_BRANO PROPOSTO_:
★ ★ ★ ★ ★ ★ ★

Razzismo e vergogna a Pordenone: “Lasciare pulito non siamo a Napoli”

“A Pordenone si e’ consumato l’ultimo atto di incivilta’ razzista contro Napoli”. Cosi’ il consigliere regionale della Campania dei Verdi, Francesco Emilio Borrelli, e il conduttore del “La Radiazza” su Radio Marte Gianni Simioli sul caso dei cartelli recanti il messaggio ‘Lasciate pulito non siamo a Napoli’ apparsi sui cassonetti dell’immondizia della cittadina friulana. “Oramai – hanno aggiunto – gli atti discriminatori nei confronti della citta’ sono una triste abitudine. A prescindere da chi li abbia applicati, e’ assurdo che non siano stati immediatamente rimossi. Anzi, per evitare che si rovinassero, sono stati inseriti in delle folder. Il razzismo e’ uno dei principali problemi di questo Paese. Si tratta di un fenomeno grave, con il quale e’ arrivato il momento di fare i conti. Non e’ piu’ possibile minimizzare come tenta di fare una certa politica. La notizia arriva a meno di ventiquattro ore dalle dichiarazioni di Salvini che, nonostante la vergogna di Inter-Napoli, continua a sostenere che non e’ il caso di sospendere le partite in caso di cori razzisti”.  “Peccato – hanno proseguito Borrelli e Simioli – che la situazione e’ oramai fuori controllo. A Marola di Torri di Quartesolo, nel vicentino, si sono uditi cori discriminatori durante una partita di prima categoria. Anche i bambini presenti sono stati coinvolti in questo atto vergognoso. Crediamo che la politica ha il compito di ritrovare la funzione pedagogica e di dare il buon esempio. Che credibilita’ puo’ avere un ministro che intonava cori razzisti e ora cerca di nascondere la polvere sotto il tappeto? La Lega dei Salvini, Borghezio, della consigliera leghista che inneggiava ai vulcani del sud non possiede i rudimenti per affrontare un fenomeno di cui e’ causa”. “Non resta che sperare in un rinnovamento politico in quelle aree che permetta di ritrovare civilta’ e coesione”, hanno concluso.

★ ★ ★ ★ ★ ★ ★

_DATI FORNITI_:
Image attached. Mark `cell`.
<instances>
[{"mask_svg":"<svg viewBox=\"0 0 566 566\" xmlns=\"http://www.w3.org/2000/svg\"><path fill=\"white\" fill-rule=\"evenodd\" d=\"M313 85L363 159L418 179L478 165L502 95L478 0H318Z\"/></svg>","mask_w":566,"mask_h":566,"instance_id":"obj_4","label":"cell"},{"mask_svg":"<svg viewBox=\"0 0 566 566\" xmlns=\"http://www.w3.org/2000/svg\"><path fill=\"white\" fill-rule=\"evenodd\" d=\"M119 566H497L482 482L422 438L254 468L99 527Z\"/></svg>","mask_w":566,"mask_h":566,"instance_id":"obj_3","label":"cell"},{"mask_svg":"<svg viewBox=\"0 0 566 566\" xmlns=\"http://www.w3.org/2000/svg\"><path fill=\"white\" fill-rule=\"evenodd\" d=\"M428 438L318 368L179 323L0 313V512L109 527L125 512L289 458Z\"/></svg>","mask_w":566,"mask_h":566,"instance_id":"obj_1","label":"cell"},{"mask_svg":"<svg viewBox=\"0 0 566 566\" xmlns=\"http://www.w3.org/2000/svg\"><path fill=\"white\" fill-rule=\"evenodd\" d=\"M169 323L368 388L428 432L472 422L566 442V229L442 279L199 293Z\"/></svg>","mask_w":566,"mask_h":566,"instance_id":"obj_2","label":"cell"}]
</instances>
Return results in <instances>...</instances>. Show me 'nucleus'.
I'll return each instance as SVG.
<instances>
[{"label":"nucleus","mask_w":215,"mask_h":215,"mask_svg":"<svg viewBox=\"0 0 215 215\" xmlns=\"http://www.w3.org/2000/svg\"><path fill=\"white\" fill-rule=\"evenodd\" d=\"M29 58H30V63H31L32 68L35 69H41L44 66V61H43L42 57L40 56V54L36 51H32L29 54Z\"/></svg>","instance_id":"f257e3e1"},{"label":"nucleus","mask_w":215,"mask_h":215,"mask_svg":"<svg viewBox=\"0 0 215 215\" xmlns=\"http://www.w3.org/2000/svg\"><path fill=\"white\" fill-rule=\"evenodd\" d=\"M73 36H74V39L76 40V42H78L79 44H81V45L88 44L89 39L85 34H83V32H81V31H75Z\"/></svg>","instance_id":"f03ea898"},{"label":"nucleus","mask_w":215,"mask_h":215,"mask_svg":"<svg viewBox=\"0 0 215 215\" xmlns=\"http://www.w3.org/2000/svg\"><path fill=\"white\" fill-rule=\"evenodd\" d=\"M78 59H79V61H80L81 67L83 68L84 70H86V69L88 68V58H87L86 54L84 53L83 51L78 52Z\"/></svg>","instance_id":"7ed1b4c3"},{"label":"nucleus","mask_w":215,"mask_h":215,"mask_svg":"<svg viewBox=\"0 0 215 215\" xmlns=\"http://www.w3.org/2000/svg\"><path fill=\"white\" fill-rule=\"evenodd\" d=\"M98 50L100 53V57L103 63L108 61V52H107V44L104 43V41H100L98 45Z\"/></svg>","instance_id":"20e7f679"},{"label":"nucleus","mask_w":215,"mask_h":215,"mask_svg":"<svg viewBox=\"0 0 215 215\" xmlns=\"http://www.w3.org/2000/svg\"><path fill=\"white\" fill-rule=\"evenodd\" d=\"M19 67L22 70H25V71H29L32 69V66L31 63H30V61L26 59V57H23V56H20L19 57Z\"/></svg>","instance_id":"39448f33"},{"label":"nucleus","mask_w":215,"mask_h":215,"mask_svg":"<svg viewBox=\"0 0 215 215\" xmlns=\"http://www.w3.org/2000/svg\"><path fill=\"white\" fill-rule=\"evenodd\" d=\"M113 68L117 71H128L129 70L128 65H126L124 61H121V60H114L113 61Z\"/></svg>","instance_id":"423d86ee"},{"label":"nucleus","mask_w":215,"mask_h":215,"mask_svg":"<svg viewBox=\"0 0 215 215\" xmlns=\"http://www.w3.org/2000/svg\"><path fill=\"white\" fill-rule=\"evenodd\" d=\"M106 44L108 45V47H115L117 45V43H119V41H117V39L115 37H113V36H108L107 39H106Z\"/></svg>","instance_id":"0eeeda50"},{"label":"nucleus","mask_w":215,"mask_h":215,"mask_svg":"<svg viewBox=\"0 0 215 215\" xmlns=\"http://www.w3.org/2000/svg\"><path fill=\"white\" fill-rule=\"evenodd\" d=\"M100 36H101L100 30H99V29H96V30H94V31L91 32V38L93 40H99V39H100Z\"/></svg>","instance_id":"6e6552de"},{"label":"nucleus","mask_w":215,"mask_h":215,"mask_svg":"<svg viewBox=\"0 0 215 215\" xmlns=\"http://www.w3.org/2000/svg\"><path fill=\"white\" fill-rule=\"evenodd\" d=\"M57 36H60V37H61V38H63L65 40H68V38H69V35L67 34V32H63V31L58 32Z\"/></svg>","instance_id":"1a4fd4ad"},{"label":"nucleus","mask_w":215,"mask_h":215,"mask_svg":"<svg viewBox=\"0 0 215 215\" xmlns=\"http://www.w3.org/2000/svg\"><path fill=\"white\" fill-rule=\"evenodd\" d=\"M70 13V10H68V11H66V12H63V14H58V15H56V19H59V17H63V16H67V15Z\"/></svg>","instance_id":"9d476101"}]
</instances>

★ ★ ★ ★ ★ ★ ★

_OBIETTIVO DELL'ESERCIZIO_:
Ricopia per intero e senza alcuna modifica il brano sui cartelli contro Napoli comparsi a Pordenone. I dati non hanno alcun legame con il brano.

_RISULTATO DELL'ESERCIZIO_:
Razzismo e vergogna a Pordenone: “Lasciare pulito non siamo a Napoli”

“A Pordenone si e’ consumato l’ultimo atto di incivilta’ razzista contro Napoli”. Cosi’ il consigliere regionale della Campania dei Verdi, Francesco Emilio Borrelli, e il conduttore del “La Radiazza” su Radio Marte Gianni Simioli sul caso dei cartelli recanti il messaggio ‘Lasciate pulito non siamo a Napoli’ apparsi sui cassonetti dell’immondizia della cittadina friulana. “Oramai – hanno aggiunto – gli atti discriminatori nei confronti della citta’ sono una triste abitudine. A prescindere da chi li abbia applicati, e’ assurdo che non siano stati immediatamente rimossi. Anzi, per evitare che si rovinassero, sono stati inseriti in delle folder. Il razzismo e’ uno dei principali problemi di questo Paese. Si tratta di un fenomeno grave, con il quale e’ arrivato il momento di fare i conti. Non e’ piu’ possibile minimizzare come tenta di fare una certa politica. La notizia arriva a meno di ventiquattro ore dalle dichiarazioni di Salvini che, nonostante la vergogna di Inter-Napoli, continua a sostenere che non e’ il caso di sospendere le partite in caso di cori razzisti”.  “Peccato – hanno proseguito Borrelli e Simioli – che la situazione e’ oramai fuori controllo. A Marola di Torri di Quartesolo, nel vicentino, si sono uditi cori discriminatori durante una partita di prima categoria. Anche i bambini presenti sono stati coinvolti in questo atto vergognoso. Crediamo che la politica ha il compito di ritrovare la funzione pedagogica e di dare il buon esempio. Che credibilita’ puo’ avere un ministro che intonava cori razzisti e ora cerca di nascondere la polvere sotto il tappeto? La Lega dei Salvini, Borghezio, della consigliera leghista che inneggiava ai vulcani del sud non possiede i rudimenti per affrontare un fenomeno di cui e’ causa”. “Non resta che sperare in un rinnovamento politico in quelle aree che permetta di ritrovare civilta’ e coesione”, hanno concluso.